The question isn't "Is Rust faster than JavaScript?" It's "Is the thing I'm doing slow enough that Rust's speed advantage overcomes the WASM overhead?" Usually, the answer is no.
If you can solve your performance problem by debouncing, virtualizing a long list, or moving work to a web worker, do that first. It's simpler and you stay in JavaScript land.
The Verdict
Rust/WASM is a power tool. When you need it, nothing else works as well. When you don't, it's overkill that slows you down.
Would I do it again? For the search project, absolutely. For the JSON parsing thing, never. The difference was having a real performance problem that WASM actually solved.

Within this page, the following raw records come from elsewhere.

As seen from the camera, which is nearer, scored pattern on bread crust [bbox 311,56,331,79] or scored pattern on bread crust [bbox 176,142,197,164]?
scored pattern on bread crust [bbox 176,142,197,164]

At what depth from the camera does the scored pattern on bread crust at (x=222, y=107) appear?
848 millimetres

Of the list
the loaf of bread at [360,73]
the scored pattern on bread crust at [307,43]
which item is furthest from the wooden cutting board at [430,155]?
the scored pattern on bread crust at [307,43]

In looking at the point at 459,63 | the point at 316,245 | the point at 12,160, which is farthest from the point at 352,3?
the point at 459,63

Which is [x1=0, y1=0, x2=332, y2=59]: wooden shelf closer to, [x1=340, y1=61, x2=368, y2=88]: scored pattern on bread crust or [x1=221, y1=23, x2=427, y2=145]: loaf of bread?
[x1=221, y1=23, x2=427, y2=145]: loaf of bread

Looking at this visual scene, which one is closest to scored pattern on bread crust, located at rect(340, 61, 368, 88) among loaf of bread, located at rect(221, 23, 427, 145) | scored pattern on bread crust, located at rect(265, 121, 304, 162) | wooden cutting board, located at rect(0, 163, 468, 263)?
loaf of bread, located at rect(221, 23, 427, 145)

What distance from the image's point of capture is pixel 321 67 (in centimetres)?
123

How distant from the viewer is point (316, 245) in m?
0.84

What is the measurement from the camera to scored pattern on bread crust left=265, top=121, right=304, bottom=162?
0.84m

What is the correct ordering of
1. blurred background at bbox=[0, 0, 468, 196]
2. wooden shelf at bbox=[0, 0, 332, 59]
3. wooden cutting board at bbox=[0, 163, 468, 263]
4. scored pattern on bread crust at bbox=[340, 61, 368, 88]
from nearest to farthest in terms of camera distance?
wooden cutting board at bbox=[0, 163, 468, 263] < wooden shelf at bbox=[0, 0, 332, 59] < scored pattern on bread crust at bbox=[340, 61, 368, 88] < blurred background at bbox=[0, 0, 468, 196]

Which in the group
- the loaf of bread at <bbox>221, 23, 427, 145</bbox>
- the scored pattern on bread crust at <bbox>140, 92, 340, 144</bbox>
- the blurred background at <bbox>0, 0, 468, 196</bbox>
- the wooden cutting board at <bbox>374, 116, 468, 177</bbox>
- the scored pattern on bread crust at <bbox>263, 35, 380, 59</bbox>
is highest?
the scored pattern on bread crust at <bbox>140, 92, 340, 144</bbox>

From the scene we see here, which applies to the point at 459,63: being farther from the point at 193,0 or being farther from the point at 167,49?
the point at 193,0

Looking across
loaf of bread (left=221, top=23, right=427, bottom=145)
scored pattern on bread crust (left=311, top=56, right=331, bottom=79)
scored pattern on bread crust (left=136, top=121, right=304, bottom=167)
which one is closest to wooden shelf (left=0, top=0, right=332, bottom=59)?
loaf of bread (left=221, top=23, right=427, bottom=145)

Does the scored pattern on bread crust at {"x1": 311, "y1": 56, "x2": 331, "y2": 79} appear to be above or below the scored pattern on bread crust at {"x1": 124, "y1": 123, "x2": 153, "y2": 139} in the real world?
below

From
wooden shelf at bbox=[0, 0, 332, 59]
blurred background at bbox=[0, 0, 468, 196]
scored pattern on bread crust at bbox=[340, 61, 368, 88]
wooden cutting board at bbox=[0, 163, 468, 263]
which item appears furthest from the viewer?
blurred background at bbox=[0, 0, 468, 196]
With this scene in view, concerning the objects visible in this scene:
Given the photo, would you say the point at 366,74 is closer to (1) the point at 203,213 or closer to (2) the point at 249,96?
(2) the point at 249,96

Start with JavaScript. Profile with real data. If you find a genuine CPU-bound bottleneck that blocks the UI, then reach for Rust.
Here's the single most useful pattern from this post—the optimized boundary crossing:
use wasm_bindgen::prelude::*;
use serde::{Deserialize, Serialize};
#[derive(Deserialize)]
struct Input {
items: Vec<String>,
query: String,
}
#[derive(Serialize)]
struct Output {
results: Vec<usize>,
}
#[wasm_bindgen]
pub fn process_batch(input_json: &str) -> String {
let input: Input = serde_json::from_str(input_json).unwrap();
// Do all your heavy work here in Rust
let results: Vec<usize> = input.items
.iter()
.enumerate()
.filter(|(_, item)| item.contains(&input.query))
.map(|(idx, _)| idx)
.collect();
let output = Output { results };
serde_json::to_string(&output).unwrap()
}Pass everything in, do all the work in Rust, return everything out. Cross the boundary once. This pattern alone will save you hours of performance debugging.